== Extrait du texte ==
Peu de monde, bruit sourd. On commence à décharger.
Barricade de potirons allant du coin du pavillon à la rue
Turbigo, par le refuge. On commence par vider les tas contre les
murs. Un employé, gros, grand paletot, chapeau mou, favoris,
une canne, distribue les bulletins : " Eh ! là-bas,
avançons... Combien avez-vous de mètres ?... Cinq
?... " Et il leur donne un bulletin. Comme il a plu la nuit,
les maraichers nettoient le trottoir à la pelle ; ils marquent
leur métrage avec de la paille, et déchargent.
Les
voitures sont déchargées au bord du trottoir,
les roues appuyées sur le bord. La ligne des chevaux. Alors
les tas se forment en carré, en ménageant d'étroits
sentiers. Légumes de la saison. Carottes rouges, navets
(à bandes blanches et vertes). Poireaux par bottes. Céleris
par bottes. Tas de persil. Paniers de petits oignons. Tas de salades,
chicorées, scaroles, etc. Ce qui domine comme odeur, c'est
la senteur âpre des carottes, et le parfum du persil, et
du céleri.
Le
déchargement grandit, s'opère sur toute la ligne.
Les cris des charretiers retentissent, avec un coup de fouet, et
on entend un roulement de voiture brusque, avec le piétinement
du cheval et le cahot des roues. Au-dessus du grouillement de la
foule, dans la lueur d'un bec de gaz qui est presque à sa
hauteur, une paysanne de seize ans, avec un petit bonnet bleu,
un casaquin brun, est perdue dans les légumes, dont elle
a jusqu'aux épaules. Elle décharge, enfoncée
dans les choux et les carottes. Sur le trottoir, grouillement grandissant.
Des maraichères et des marchandes debout, causant, discutant.
Des maraichères assises sur leurs légumes. Des marchandes
en caraco noir, les jupes relevées, avec un fichu, ou un
foulard, et un bonnet, faisant leurs provisions. Des maraichères
avec des madras, et leur air paysan. Puis les porteurs avec leurs
grands hottes, se chargeant jusqu'au faite et se balançant.

== Données fournies ==

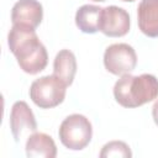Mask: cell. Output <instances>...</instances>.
Masks as SVG:
<instances>
[{
	"instance_id": "3",
	"label": "cell",
	"mask_w": 158,
	"mask_h": 158,
	"mask_svg": "<svg viewBox=\"0 0 158 158\" xmlns=\"http://www.w3.org/2000/svg\"><path fill=\"white\" fill-rule=\"evenodd\" d=\"M58 136L63 146H65L68 149L80 151L85 148L91 141V122L84 115L72 114L62 121Z\"/></svg>"
},
{
	"instance_id": "5",
	"label": "cell",
	"mask_w": 158,
	"mask_h": 158,
	"mask_svg": "<svg viewBox=\"0 0 158 158\" xmlns=\"http://www.w3.org/2000/svg\"><path fill=\"white\" fill-rule=\"evenodd\" d=\"M137 64V54L127 43H114L105 49L104 65L111 74L123 75L132 72Z\"/></svg>"
},
{
	"instance_id": "6",
	"label": "cell",
	"mask_w": 158,
	"mask_h": 158,
	"mask_svg": "<svg viewBox=\"0 0 158 158\" xmlns=\"http://www.w3.org/2000/svg\"><path fill=\"white\" fill-rule=\"evenodd\" d=\"M130 30V15L128 12L118 6L110 5L102 7L99 31L109 37L125 36Z\"/></svg>"
},
{
	"instance_id": "2",
	"label": "cell",
	"mask_w": 158,
	"mask_h": 158,
	"mask_svg": "<svg viewBox=\"0 0 158 158\" xmlns=\"http://www.w3.org/2000/svg\"><path fill=\"white\" fill-rule=\"evenodd\" d=\"M114 96L123 107H138L158 96V79L152 74H123L114 85Z\"/></svg>"
},
{
	"instance_id": "12",
	"label": "cell",
	"mask_w": 158,
	"mask_h": 158,
	"mask_svg": "<svg viewBox=\"0 0 158 158\" xmlns=\"http://www.w3.org/2000/svg\"><path fill=\"white\" fill-rule=\"evenodd\" d=\"M102 7L96 5H83L77 10L75 23L84 33H95L99 31V22Z\"/></svg>"
},
{
	"instance_id": "15",
	"label": "cell",
	"mask_w": 158,
	"mask_h": 158,
	"mask_svg": "<svg viewBox=\"0 0 158 158\" xmlns=\"http://www.w3.org/2000/svg\"><path fill=\"white\" fill-rule=\"evenodd\" d=\"M91 1H98V2H102V1H105V0H91Z\"/></svg>"
},
{
	"instance_id": "9",
	"label": "cell",
	"mask_w": 158,
	"mask_h": 158,
	"mask_svg": "<svg viewBox=\"0 0 158 158\" xmlns=\"http://www.w3.org/2000/svg\"><path fill=\"white\" fill-rule=\"evenodd\" d=\"M138 27L148 37H158V0H141L137 7Z\"/></svg>"
},
{
	"instance_id": "13",
	"label": "cell",
	"mask_w": 158,
	"mask_h": 158,
	"mask_svg": "<svg viewBox=\"0 0 158 158\" xmlns=\"http://www.w3.org/2000/svg\"><path fill=\"white\" fill-rule=\"evenodd\" d=\"M101 158H110V157H122V158H130L132 157V152L122 141H111L104 144L100 154Z\"/></svg>"
},
{
	"instance_id": "8",
	"label": "cell",
	"mask_w": 158,
	"mask_h": 158,
	"mask_svg": "<svg viewBox=\"0 0 158 158\" xmlns=\"http://www.w3.org/2000/svg\"><path fill=\"white\" fill-rule=\"evenodd\" d=\"M43 19V7L37 0H19L11 10L12 25H26L36 28Z\"/></svg>"
},
{
	"instance_id": "10",
	"label": "cell",
	"mask_w": 158,
	"mask_h": 158,
	"mask_svg": "<svg viewBox=\"0 0 158 158\" xmlns=\"http://www.w3.org/2000/svg\"><path fill=\"white\" fill-rule=\"evenodd\" d=\"M26 156L54 158L57 147L53 138L43 132H33L26 141Z\"/></svg>"
},
{
	"instance_id": "7",
	"label": "cell",
	"mask_w": 158,
	"mask_h": 158,
	"mask_svg": "<svg viewBox=\"0 0 158 158\" xmlns=\"http://www.w3.org/2000/svg\"><path fill=\"white\" fill-rule=\"evenodd\" d=\"M10 128L11 133L16 142H19L25 131L36 132L37 131V122L35 115L27 102L20 100L16 101L10 112Z\"/></svg>"
},
{
	"instance_id": "14",
	"label": "cell",
	"mask_w": 158,
	"mask_h": 158,
	"mask_svg": "<svg viewBox=\"0 0 158 158\" xmlns=\"http://www.w3.org/2000/svg\"><path fill=\"white\" fill-rule=\"evenodd\" d=\"M152 116H153V120H154L156 125L158 126V100L153 104V107H152Z\"/></svg>"
},
{
	"instance_id": "1",
	"label": "cell",
	"mask_w": 158,
	"mask_h": 158,
	"mask_svg": "<svg viewBox=\"0 0 158 158\" xmlns=\"http://www.w3.org/2000/svg\"><path fill=\"white\" fill-rule=\"evenodd\" d=\"M7 44L23 72L37 74L47 67L48 53L38 38L36 28L19 23L12 25L7 36Z\"/></svg>"
},
{
	"instance_id": "11",
	"label": "cell",
	"mask_w": 158,
	"mask_h": 158,
	"mask_svg": "<svg viewBox=\"0 0 158 158\" xmlns=\"http://www.w3.org/2000/svg\"><path fill=\"white\" fill-rule=\"evenodd\" d=\"M77 73V59L72 51L62 49L57 53L53 62V74L65 83L67 86L72 85Z\"/></svg>"
},
{
	"instance_id": "16",
	"label": "cell",
	"mask_w": 158,
	"mask_h": 158,
	"mask_svg": "<svg viewBox=\"0 0 158 158\" xmlns=\"http://www.w3.org/2000/svg\"><path fill=\"white\" fill-rule=\"evenodd\" d=\"M121 1H135V0H121Z\"/></svg>"
},
{
	"instance_id": "4",
	"label": "cell",
	"mask_w": 158,
	"mask_h": 158,
	"mask_svg": "<svg viewBox=\"0 0 158 158\" xmlns=\"http://www.w3.org/2000/svg\"><path fill=\"white\" fill-rule=\"evenodd\" d=\"M65 93V83L54 74L41 77L33 80L30 86V98L41 109H51L58 106L63 102Z\"/></svg>"
}]
</instances>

== Consigne ==
Recopiez mot pour mot, dans l'extrait sur le déchargement des légumes au marché, tout le passage depuis « Les cris des » jusqu'à « et se balançant. ». Les enregistrements n'interviennent en rien ici.

== Réponse ==
Les cris des charretiers retentissent, avec un coup de fouet, et
on entend un roulement de voiture brusque, avec le piétinement
du cheval et le cahot des roues. Au-dessus du grouillement de la
foule, dans la lueur d'un bec de gaz qui est presque à sa
hauteur, une paysanne de seize ans, avec un petit bonnet bleu,
un casaquin brun, est perdue dans les légumes, dont elle
a jusqu'aux épaules. Elle décharge, enfoncée
dans les choux et les carottes. Sur le trottoir, grouillement grandissant.
Des maraichères et des marchandes debout, causant, discutant.
Des maraichères assises sur leurs légumes. Des marchandes
en caraco noir, les jupes relevées, avec un fichu, ou un
foulard, et un bonnet, faisant leurs provisions. Des maraichères
avec des madras, et leur air paysan. Puis les porteurs avec leurs
grands hottes, se chargeant jusqu'au faite et se balançant.